** Aim **
Count the lines in the rows below that contain the string "Judging", and reply with that number alone.

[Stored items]
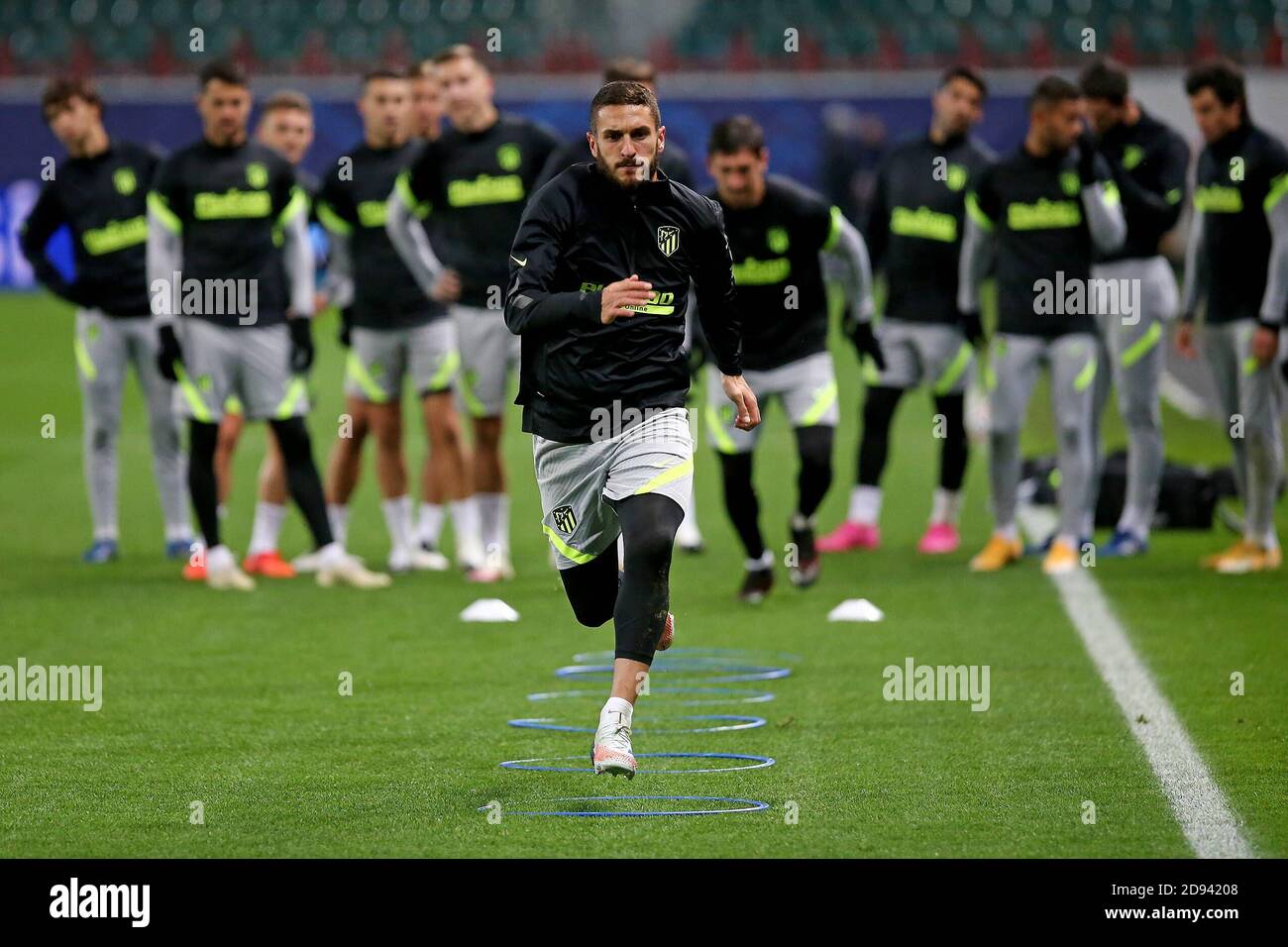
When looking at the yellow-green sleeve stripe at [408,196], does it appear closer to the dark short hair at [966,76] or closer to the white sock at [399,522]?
the white sock at [399,522]

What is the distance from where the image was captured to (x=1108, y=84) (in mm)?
10742

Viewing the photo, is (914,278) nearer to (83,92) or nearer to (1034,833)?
(83,92)

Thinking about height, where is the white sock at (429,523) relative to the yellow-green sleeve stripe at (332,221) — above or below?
below

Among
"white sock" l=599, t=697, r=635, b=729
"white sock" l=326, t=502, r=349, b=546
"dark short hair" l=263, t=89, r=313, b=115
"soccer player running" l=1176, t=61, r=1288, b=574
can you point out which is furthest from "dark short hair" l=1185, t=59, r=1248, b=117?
"white sock" l=599, t=697, r=635, b=729

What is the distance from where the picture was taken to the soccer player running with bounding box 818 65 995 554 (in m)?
11.8

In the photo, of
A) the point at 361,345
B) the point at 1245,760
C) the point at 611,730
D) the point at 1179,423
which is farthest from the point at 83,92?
the point at 1179,423

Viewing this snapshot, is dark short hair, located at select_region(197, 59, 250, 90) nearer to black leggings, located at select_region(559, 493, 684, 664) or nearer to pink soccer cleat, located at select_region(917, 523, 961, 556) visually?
pink soccer cleat, located at select_region(917, 523, 961, 556)

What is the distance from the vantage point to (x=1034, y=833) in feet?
17.6

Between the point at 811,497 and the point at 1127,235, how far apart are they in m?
2.75

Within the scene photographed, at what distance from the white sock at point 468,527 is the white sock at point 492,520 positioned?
96 mm

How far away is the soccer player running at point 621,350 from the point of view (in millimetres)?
6070

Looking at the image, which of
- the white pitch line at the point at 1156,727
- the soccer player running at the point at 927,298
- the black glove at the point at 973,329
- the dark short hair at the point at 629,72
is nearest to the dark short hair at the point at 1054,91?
the soccer player running at the point at 927,298

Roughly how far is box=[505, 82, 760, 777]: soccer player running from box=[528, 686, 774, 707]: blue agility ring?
0.98 m

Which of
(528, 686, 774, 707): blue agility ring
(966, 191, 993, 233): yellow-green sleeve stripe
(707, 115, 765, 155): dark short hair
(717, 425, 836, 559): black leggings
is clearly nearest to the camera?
(528, 686, 774, 707): blue agility ring
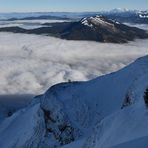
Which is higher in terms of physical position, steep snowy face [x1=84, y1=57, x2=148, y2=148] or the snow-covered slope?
steep snowy face [x1=84, y1=57, x2=148, y2=148]

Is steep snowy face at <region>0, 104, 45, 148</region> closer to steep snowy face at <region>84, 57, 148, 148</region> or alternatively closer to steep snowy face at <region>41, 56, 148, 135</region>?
steep snowy face at <region>41, 56, 148, 135</region>

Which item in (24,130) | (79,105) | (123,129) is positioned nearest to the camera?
(123,129)

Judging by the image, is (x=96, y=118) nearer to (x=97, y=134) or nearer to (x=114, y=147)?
(x=97, y=134)

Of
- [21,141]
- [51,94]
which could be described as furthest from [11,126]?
[51,94]

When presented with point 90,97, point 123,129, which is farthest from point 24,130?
point 123,129

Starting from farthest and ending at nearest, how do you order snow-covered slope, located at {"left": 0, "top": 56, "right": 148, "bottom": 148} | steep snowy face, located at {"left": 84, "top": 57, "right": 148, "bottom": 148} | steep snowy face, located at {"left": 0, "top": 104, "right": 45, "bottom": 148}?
steep snowy face, located at {"left": 0, "top": 104, "right": 45, "bottom": 148} → snow-covered slope, located at {"left": 0, "top": 56, "right": 148, "bottom": 148} → steep snowy face, located at {"left": 84, "top": 57, "right": 148, "bottom": 148}

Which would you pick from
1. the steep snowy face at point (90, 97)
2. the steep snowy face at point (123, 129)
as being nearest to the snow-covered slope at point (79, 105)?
the steep snowy face at point (90, 97)

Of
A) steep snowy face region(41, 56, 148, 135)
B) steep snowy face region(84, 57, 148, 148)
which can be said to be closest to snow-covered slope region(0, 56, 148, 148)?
steep snowy face region(41, 56, 148, 135)

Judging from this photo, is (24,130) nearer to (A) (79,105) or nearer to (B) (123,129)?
(A) (79,105)

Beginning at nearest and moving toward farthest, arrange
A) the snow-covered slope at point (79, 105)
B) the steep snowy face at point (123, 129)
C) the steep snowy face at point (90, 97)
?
the steep snowy face at point (123, 129), the snow-covered slope at point (79, 105), the steep snowy face at point (90, 97)

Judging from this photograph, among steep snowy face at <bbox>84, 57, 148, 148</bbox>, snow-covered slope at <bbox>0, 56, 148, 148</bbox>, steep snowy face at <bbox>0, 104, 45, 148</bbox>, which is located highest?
steep snowy face at <bbox>84, 57, 148, 148</bbox>

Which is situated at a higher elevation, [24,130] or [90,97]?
[90,97]

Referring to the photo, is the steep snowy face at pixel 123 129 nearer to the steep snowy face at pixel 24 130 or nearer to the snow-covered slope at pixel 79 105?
the snow-covered slope at pixel 79 105
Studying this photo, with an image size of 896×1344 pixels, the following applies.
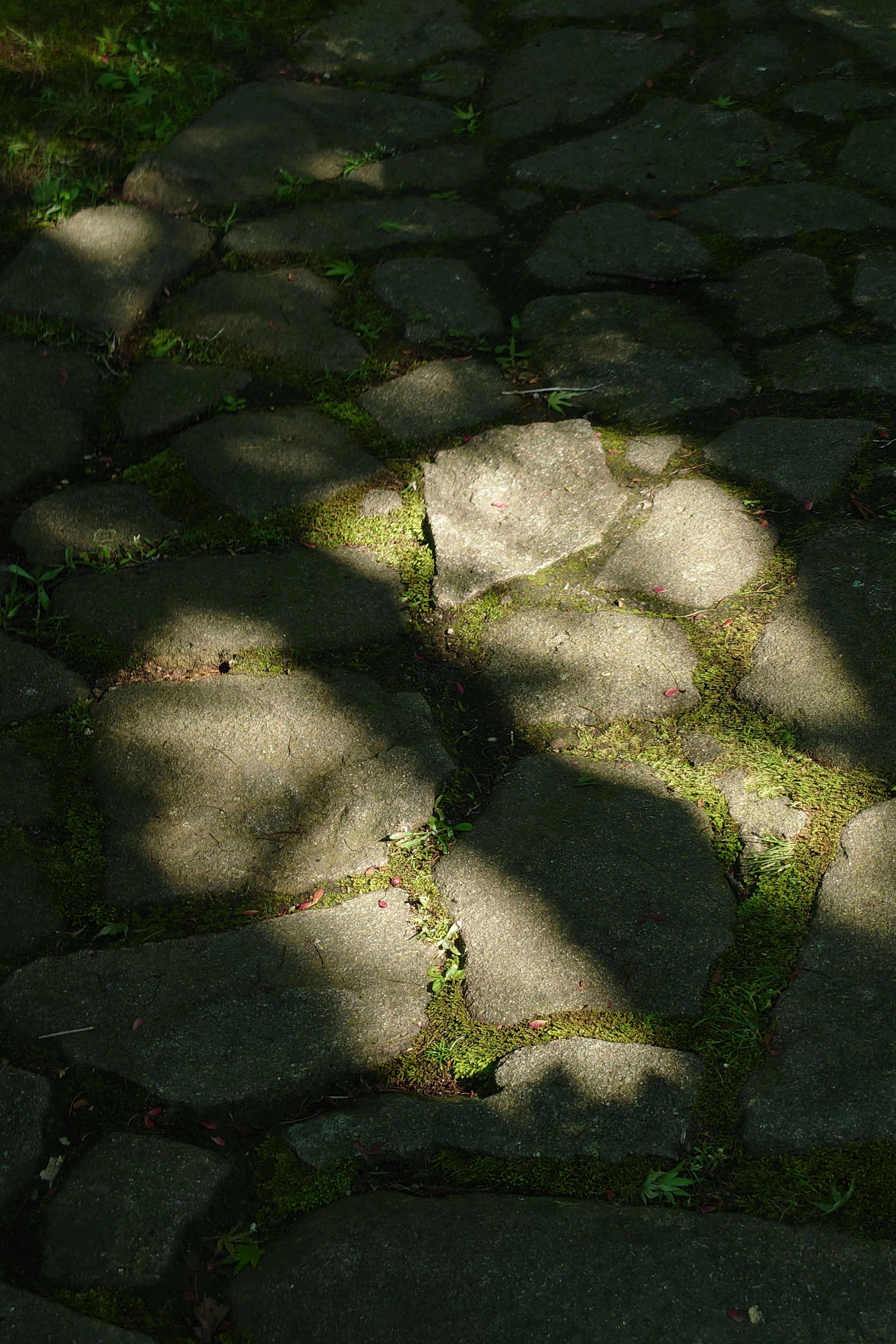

** Written response **
3